What’s made Johnson & Johnson such a consistent grower over the last decade is its renewed focus on pharmaceuticals. Even though brand-name therapies only have a finite period of sales exclusivity, novel drugs deliver juicy margins and exceptional pricing power. Devoting capital to internal drug development and collaborations, and constantly refreshing its pipeline, has helped J&J’s pharmaceutical segment avoid the perils of patent expirations.

Additionally, Johnson & Johnson benefits from continuity in key leadership positions. For instance, you’ll only need the fingers on your two hands to count the number of CEOs J&J has had since its founding in 1886. Less turnover at the top leads to important growth initiatives being seen through from start to finish.
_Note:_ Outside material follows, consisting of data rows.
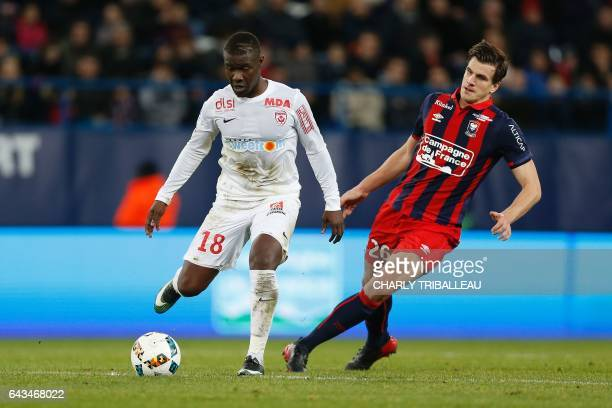 Nancy's Mauritanian midfielder Dialo Guidileye vies for the ball with Caen's Croatian forward Ivan Santini during the French L1 football match...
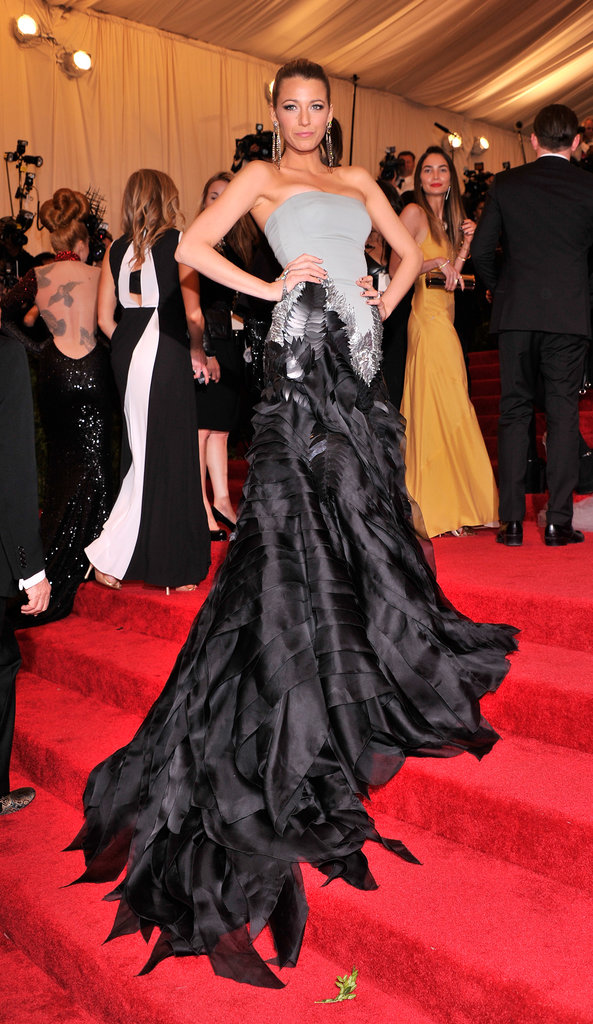 Blake Lively worked her Gucci gown as she made her way up the stairs.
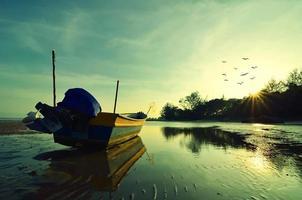 båt nära stranden när solen går ner foto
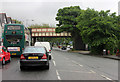SJ8590 : Wilmslow Road (A5145) and railway bridge by Peter Turner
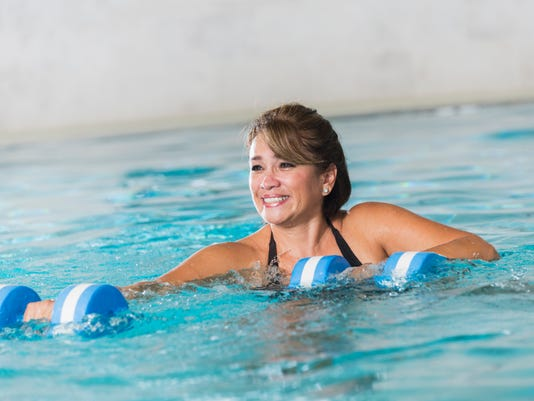 Middle aged Latin woman doing water aerobics exercise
To round things out, Johnson & Johnson stock is at its cheapest valuation, relative to forward earnings, in at least a decade. Shares can be scooped up by long-term investors right now for close to 13 times forward EPS, which represents a 16% discount to its average forward earnings multiple over the last five years.

Salesforce

The third Dow Jones Industrial Average stock that makes for a no-brainer buy in June is cloud-based customer relationship management (CRM) software provider Salesforce (CRM -0.59%). CRM software helps consumer-facing businesses enhance existing customer relationships and bolster sales.

May was an eventful month for Salesforce, and not in a good way. The CRM software provider’s sales guidance missed the mark, based on Wall Street’s consensus, for the first time 18 years! The company’s Chief Operating Officer Brian Millham attributed this rare revenue miss to longer deal cycles in the latest quarter.

While disappointing Wall Street when the stock market is historically pricey is never a good thing, there are couple of reasons to believe that this near-term discount is quite the bargain for patient investors.

To start with the obvious, demand for CRM software solutions is slated to grow by double digits. Fortune Business Insights estimates a 12% compound annual growth rate through the end of the decade, with the global CRM market reaching $157.5 billion in annual sales. Salesforce has been the undisputed top dog in global CRM market share over the last 11 years. Based on a report by IDC, the 21.7% share Salesforce held in 2023 was more than three times greater than the No. 2 player, Microsoft (5.9% share).

Salesforce also has a knack for making bolt-on acquisitions. Some of the top deals that co-founder and CEO Marc Benioff has helped engineer are the purchases of MuleSoft, Tableau Software, and Slack Technologies. Aside from adding new sales channels, these bolt-on acquisitions broaden the company’s service ecosystem and provide lucrative cross-selling opportunities.

Don’t overlook the company’s capital-return program, either. In late February, Salesforce upped its share repurchase program by $10 billion and announced its first-ever dividend of $0.40 per quarter. For companies with steady or growing net income, buybacks can be especially helpful in lifting EPS.

Following its May swoon, shares of Salesforce are now trading at 21 times forward-year consensus earnings. This works out to a 47% discount to its average forward-year earnings multiple over the last five years. Even with a modestly reduced sales growth rate, shares of Salesforce look like a bargain for opportunistic investors.